Provided records Block Start

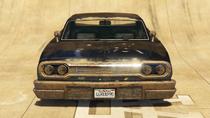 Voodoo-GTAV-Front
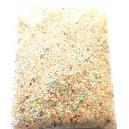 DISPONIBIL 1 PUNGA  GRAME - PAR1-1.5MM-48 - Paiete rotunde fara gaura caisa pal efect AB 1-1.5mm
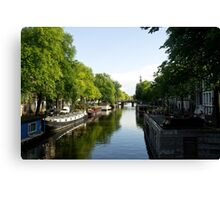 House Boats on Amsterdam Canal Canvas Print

Provided records Block End
Provided records Block Start

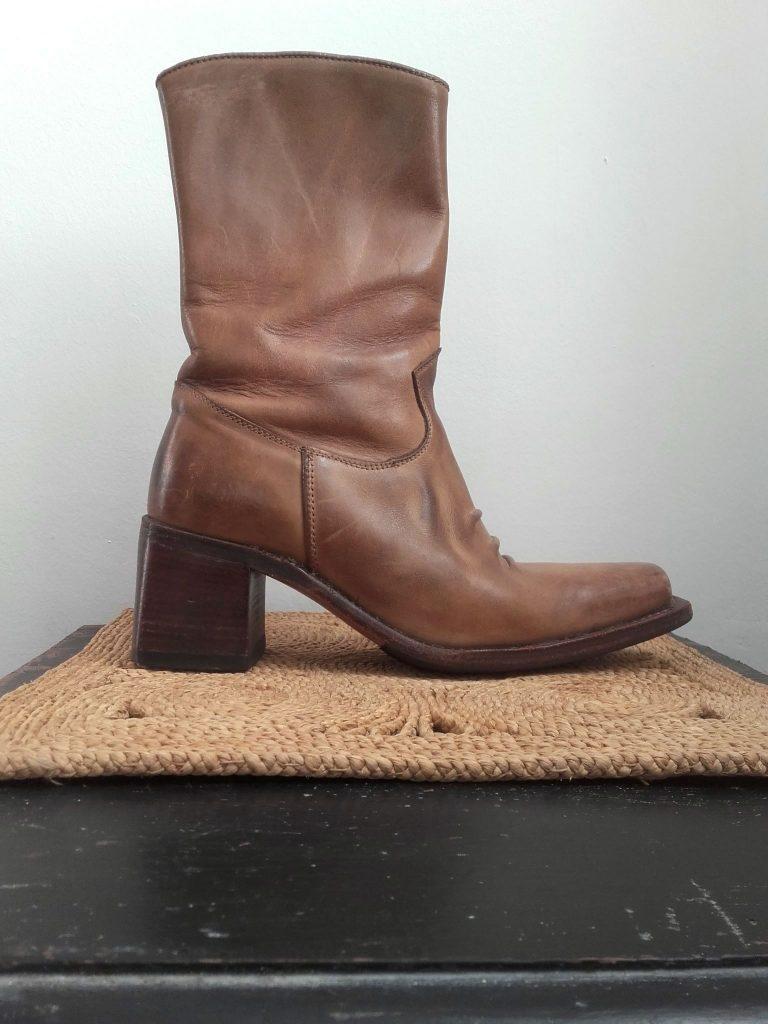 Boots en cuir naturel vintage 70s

Provided records Block End
Provided records Block Start

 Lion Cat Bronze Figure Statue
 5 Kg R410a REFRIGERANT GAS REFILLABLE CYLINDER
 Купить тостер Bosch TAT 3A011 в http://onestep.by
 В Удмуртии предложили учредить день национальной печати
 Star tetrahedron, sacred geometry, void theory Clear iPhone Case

Provided records Block End

**Problem requirements**
The lines above from the one with "5 Kg R410a REFRIGERANT" through the one with "Star tetrahedron, sacred" are to be duplicated exactly, ends included, with nothing added.

**Reply**
 5 Kg R410a REFRIGERANT GAS REFILLABLE CYLINDER
 Купить тостер Bosch TAT 3A011 в http://onestep.by
 В Удмуртии предложили учредить день национальной печати
 Star tetrahedron, sacred geometry, void theory Clear iPhone Case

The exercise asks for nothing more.